*** WORKING DATA ***

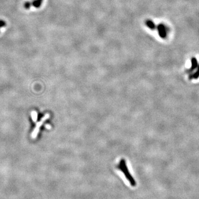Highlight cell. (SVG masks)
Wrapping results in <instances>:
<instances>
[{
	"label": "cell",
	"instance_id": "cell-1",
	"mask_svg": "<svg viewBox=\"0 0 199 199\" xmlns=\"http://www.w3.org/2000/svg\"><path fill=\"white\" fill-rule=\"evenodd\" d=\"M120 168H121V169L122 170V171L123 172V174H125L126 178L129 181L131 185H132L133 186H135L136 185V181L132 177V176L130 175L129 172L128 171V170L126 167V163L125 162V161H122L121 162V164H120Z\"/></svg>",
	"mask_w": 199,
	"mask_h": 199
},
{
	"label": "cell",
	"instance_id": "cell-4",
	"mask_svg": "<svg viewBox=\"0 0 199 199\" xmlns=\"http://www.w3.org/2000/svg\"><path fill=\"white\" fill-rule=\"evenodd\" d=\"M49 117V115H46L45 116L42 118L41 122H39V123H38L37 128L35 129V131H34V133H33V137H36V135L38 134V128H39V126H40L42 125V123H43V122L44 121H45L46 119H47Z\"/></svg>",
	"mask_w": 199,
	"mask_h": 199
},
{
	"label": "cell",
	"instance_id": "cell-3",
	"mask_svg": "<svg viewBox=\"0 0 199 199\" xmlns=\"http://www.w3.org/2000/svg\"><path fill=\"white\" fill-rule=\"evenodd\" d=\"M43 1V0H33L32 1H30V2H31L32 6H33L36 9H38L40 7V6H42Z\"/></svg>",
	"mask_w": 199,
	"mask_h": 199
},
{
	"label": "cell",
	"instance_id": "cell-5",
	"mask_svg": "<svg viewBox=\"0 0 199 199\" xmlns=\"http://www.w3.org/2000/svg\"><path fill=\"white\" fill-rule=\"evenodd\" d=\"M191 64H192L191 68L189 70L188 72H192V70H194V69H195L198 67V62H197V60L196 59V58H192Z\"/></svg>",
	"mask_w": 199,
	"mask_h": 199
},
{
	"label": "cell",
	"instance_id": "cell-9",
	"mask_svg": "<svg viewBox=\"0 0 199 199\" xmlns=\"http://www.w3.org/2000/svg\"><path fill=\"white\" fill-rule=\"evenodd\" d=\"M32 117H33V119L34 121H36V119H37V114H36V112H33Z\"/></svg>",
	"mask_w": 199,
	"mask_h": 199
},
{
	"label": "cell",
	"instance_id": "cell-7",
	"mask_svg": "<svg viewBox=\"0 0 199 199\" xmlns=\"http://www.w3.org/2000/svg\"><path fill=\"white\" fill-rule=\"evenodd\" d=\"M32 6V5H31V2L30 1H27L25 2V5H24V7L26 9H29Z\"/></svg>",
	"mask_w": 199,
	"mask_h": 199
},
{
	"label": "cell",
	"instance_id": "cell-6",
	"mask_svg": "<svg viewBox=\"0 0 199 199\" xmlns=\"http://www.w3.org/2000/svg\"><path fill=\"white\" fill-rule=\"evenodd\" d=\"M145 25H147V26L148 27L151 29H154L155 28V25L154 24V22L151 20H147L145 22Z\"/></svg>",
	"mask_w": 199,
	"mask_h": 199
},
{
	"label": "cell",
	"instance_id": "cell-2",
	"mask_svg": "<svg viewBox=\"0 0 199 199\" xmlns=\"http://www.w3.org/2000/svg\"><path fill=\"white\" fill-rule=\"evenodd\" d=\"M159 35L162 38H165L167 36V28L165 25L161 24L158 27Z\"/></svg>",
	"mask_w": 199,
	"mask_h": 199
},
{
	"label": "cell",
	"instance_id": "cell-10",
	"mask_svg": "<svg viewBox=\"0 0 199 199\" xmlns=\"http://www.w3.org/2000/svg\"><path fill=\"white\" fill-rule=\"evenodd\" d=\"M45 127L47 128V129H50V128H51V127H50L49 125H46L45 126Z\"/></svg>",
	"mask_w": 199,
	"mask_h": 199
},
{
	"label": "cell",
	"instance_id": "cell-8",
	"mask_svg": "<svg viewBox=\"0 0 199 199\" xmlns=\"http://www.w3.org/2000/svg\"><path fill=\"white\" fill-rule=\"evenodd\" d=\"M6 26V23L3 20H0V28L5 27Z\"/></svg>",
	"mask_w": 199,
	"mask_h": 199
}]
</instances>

***
*** WORKING DATA ***

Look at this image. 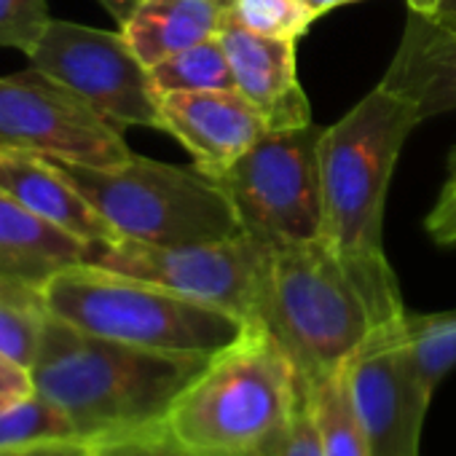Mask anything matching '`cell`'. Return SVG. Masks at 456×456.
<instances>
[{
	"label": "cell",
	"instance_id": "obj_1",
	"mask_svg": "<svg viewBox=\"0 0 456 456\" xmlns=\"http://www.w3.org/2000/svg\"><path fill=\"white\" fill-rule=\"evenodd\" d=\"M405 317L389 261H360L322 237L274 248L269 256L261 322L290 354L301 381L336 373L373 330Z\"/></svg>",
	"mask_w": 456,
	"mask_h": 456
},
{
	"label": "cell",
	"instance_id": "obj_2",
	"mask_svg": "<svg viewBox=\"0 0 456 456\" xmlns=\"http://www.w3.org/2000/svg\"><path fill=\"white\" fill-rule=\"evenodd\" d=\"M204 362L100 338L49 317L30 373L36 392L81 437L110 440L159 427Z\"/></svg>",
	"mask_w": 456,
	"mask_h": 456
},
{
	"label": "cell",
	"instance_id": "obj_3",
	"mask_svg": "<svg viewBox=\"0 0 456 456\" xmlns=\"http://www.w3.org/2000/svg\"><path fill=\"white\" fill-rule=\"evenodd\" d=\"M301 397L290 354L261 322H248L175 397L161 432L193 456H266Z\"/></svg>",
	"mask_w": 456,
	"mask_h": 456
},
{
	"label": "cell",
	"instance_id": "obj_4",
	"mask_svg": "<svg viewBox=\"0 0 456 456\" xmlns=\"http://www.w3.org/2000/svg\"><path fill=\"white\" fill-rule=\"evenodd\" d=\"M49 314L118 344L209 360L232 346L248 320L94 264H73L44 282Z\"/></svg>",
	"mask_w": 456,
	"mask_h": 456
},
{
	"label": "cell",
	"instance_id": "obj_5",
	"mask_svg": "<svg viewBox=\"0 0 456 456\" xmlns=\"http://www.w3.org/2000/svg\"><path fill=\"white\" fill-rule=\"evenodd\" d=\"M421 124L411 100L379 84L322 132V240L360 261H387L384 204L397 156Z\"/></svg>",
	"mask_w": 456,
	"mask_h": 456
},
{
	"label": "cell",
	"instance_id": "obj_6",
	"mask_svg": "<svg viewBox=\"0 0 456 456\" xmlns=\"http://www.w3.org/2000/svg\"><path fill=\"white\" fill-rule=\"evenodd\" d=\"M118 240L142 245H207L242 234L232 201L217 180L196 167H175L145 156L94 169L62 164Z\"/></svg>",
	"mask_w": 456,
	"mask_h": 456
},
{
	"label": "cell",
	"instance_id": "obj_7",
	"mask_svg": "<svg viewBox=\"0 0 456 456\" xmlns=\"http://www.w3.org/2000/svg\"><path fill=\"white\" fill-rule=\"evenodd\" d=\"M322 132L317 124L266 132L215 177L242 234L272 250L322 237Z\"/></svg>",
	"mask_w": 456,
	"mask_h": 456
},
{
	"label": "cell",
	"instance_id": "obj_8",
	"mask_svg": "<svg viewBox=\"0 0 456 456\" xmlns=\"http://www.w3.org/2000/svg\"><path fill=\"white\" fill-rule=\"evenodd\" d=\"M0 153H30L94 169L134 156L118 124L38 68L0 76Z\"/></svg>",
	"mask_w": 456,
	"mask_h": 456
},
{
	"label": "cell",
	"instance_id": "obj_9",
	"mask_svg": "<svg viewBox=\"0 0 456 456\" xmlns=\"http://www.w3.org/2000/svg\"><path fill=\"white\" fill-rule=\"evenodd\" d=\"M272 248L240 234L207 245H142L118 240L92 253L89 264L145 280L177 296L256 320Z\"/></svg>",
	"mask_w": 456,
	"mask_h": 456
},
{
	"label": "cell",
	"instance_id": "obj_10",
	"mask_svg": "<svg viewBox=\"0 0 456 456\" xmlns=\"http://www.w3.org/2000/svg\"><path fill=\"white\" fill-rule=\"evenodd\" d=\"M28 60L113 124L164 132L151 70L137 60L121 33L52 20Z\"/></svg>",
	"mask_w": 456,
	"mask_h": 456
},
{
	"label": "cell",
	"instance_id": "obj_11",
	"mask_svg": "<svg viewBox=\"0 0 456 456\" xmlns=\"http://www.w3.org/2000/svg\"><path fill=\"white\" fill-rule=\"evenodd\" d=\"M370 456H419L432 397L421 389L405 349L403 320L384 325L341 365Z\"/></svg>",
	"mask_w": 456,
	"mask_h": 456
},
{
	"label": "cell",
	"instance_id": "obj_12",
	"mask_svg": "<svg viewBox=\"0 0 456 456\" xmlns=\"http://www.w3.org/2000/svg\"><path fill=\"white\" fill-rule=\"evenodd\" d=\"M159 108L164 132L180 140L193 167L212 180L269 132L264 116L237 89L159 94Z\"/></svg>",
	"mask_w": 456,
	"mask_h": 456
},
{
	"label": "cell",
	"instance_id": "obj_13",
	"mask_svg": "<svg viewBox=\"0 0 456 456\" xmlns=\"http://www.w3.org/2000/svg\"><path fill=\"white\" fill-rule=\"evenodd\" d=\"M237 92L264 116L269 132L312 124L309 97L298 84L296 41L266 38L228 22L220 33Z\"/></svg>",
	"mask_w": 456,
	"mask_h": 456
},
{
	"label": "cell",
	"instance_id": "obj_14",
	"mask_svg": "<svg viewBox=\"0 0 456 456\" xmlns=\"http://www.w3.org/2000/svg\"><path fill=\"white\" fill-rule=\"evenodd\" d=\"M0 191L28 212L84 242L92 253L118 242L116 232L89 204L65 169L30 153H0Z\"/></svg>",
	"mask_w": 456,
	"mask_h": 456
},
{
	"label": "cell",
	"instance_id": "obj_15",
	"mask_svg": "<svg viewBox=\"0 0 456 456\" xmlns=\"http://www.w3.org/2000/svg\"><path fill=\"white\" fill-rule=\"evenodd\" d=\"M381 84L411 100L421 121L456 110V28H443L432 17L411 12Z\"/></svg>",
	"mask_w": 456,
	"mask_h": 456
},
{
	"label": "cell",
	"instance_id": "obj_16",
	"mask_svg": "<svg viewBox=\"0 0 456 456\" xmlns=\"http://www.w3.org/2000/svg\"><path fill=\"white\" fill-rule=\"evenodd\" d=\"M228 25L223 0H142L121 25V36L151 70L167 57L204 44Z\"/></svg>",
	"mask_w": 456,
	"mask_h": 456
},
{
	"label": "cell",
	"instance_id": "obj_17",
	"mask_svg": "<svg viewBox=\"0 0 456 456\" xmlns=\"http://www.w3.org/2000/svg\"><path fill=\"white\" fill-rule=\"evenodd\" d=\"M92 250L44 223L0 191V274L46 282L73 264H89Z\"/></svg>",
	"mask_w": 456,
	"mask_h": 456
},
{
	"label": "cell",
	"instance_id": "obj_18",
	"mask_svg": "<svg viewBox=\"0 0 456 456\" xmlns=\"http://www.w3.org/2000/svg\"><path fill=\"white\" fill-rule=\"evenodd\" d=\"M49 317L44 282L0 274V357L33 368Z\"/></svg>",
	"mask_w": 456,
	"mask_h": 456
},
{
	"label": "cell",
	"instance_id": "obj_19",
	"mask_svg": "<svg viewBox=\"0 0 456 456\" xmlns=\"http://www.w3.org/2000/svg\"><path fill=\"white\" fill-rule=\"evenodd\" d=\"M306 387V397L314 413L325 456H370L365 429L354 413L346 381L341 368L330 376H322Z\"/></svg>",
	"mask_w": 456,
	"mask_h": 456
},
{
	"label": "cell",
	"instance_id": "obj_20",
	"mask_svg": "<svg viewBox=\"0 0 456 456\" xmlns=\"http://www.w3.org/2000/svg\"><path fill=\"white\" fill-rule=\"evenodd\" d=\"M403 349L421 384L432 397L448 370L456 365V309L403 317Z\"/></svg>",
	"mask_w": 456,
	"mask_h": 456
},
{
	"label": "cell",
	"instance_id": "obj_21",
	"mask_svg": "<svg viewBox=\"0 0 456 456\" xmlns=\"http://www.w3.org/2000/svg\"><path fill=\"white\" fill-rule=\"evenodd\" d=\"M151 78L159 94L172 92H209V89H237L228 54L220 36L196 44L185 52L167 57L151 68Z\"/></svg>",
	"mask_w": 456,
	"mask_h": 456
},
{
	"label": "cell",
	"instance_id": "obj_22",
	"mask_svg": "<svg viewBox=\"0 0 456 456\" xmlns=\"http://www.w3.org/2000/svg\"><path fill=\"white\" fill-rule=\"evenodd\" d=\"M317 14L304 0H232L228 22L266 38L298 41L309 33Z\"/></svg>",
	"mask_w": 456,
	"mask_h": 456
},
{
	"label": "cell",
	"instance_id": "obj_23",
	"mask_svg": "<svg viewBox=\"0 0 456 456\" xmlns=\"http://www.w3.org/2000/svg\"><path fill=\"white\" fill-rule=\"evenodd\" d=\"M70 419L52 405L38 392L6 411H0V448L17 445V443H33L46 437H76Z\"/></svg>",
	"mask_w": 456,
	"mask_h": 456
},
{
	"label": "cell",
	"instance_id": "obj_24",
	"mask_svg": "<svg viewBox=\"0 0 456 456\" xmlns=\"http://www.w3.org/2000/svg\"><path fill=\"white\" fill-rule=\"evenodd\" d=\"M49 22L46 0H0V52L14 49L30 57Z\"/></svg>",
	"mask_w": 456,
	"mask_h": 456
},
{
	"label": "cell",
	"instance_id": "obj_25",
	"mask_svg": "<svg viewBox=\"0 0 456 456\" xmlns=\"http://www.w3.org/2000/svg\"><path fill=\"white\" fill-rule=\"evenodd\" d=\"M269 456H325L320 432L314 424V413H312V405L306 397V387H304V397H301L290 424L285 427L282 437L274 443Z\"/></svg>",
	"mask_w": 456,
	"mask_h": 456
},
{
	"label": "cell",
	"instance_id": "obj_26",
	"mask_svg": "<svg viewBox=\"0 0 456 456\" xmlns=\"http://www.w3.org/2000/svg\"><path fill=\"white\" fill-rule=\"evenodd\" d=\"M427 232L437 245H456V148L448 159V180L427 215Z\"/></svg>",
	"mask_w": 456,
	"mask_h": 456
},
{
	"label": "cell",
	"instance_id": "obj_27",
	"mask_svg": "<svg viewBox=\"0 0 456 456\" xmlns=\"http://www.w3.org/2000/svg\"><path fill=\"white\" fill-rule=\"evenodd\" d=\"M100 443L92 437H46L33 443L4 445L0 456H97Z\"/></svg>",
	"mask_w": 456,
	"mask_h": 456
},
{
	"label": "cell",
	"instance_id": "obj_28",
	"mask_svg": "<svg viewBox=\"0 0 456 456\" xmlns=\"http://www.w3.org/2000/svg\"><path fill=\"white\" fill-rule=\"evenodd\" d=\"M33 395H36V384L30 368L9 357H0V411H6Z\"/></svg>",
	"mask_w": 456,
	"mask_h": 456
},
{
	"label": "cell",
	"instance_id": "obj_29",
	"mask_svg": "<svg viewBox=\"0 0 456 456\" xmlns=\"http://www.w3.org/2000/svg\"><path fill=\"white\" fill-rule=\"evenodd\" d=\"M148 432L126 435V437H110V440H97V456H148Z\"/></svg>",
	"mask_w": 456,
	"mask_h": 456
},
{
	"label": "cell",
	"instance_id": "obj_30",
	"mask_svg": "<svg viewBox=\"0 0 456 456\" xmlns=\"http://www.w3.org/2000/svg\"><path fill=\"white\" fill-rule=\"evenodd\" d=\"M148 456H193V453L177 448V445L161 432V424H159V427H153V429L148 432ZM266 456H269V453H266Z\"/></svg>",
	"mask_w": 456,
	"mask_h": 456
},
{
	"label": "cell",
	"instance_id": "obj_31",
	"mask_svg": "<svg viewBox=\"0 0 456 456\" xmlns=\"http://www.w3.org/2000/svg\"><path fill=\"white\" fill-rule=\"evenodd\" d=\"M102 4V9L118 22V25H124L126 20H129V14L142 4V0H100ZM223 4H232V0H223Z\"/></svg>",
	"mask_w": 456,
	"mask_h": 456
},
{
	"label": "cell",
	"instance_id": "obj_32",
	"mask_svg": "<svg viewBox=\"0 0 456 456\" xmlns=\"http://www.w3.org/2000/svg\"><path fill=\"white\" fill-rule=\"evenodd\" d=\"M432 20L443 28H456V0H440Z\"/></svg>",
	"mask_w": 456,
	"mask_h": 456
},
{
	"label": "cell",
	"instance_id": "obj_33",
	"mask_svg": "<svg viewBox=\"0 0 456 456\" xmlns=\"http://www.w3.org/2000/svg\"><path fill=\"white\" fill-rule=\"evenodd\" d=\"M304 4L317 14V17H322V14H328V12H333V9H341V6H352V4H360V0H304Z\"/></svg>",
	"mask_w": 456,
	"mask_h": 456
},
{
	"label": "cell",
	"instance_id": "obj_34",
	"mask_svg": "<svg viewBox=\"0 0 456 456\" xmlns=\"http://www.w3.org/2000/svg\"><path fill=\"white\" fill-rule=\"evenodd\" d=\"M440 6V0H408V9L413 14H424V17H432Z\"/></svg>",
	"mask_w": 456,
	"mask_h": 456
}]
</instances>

***

## DIRECTION:
Reformat the entries as a JSON array of strings with one string per line and no blank lines, beginning at the line that contains "Highlight cell. (SVG masks)" and ending after the line that contains "117V115H46L45 116L42 118L41". Omit the pictures from the output.

## EXERCISE RESPONSE:
[
  "Highlight cell. (SVG masks)",
  "Wrapping results in <instances>:",
  "<instances>",
  "[{",
  "\t\"label\": \"cell\",",
  "\t\"instance_id\": \"cell-1\",",
  "\t\"mask_svg\": \"<svg viewBox=\\\"0 0 199 199\\\" xmlns=\\\"http://www.w3.org/2000/svg\\\"><path fill=\\\"white\\\" fill-rule=\\\"evenodd\\\" d=\\\"M120 168H121V169L122 170V171L123 172V174H125L126 178L129 181L131 185H132L133 186H135L136 185V181L132 177V176L130 175L129 172L128 171V170L126 167V163L125 162V161H122L121 162V164H120Z\\\"/></svg>\",",
  "\t\"mask_w\": 199,",
  "\t\"mask_h\": 199",
  "},",
  "{",
  "\t\"label\": \"cell\",",
  "\t\"instance_id\": \"cell-4\",",
  "\t\"mask_svg\": \"<svg viewBox=\\\"0 0 199 199\\\" xmlns=\\\"http://www.w3.org/2000/svg\\\"><path fill=\\\"white\\\" fill-rule=\\\"evenodd\\\" d=\\\"M49 117V115H46L45 116L42 118L41 122H39V123H38L37 128L35 129V131H34V133H33V137H36V135L38 134V128H39V126H40L42 125V123H43V122L44 121H45L46 119H47Z\\\"/></svg>\","
]